Here are some ways to prevent your workplace from becoming a source of dread. If you play your cards right, the recession might work to your advantage.
Brace for change: The economy will force companies to adjust their budgets and strategies. Your workload could increase, new goals could be set, benefits could be cut and jobs might be lost. Your boss will be looking for employees who can adapt, and they will notice people who resist change. If you're assigned new tasks, look at it as an opportunity to prove yourself rather than as a new burden. Make it clear that you're willing to be flexible.
Make yourself indispensable: You need to convince your boss and colleagues that you're an essential member of the team. You'll have to work harder, faster and more efficiently, says E. James Brennan, senior associate at ERI Economic Research Institute, which tracks worker compensation and human resource issues.
He says workers should try to offer solutions and new ideas that can lower costs. Attempting to prove your value might make your job more challenging, but the effort is likely pay off in the long run.

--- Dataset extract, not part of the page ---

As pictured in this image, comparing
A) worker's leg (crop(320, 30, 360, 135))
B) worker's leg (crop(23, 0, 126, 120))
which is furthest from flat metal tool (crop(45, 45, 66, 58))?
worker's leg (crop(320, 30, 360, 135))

"If you're suddenly being overworked, it probably means you're more essential than ever," Brennan says. "If you're not doing much work, I'd start to worry."
Search for opportunities: A tumultuous time could provide the perfect opportunity to advance your career. Look for open positions within your firm, and build relationships with people in other parts of the company. Let your boss know you'd like to be promoted, and earn his or her support.
"If you have skills or knowledge that is of high value in your industry, you can use this to your advantage," Brennan says.
"Bring up that conversation right after you've landed a big deal or accomplished something very important for your organization," says Brennan.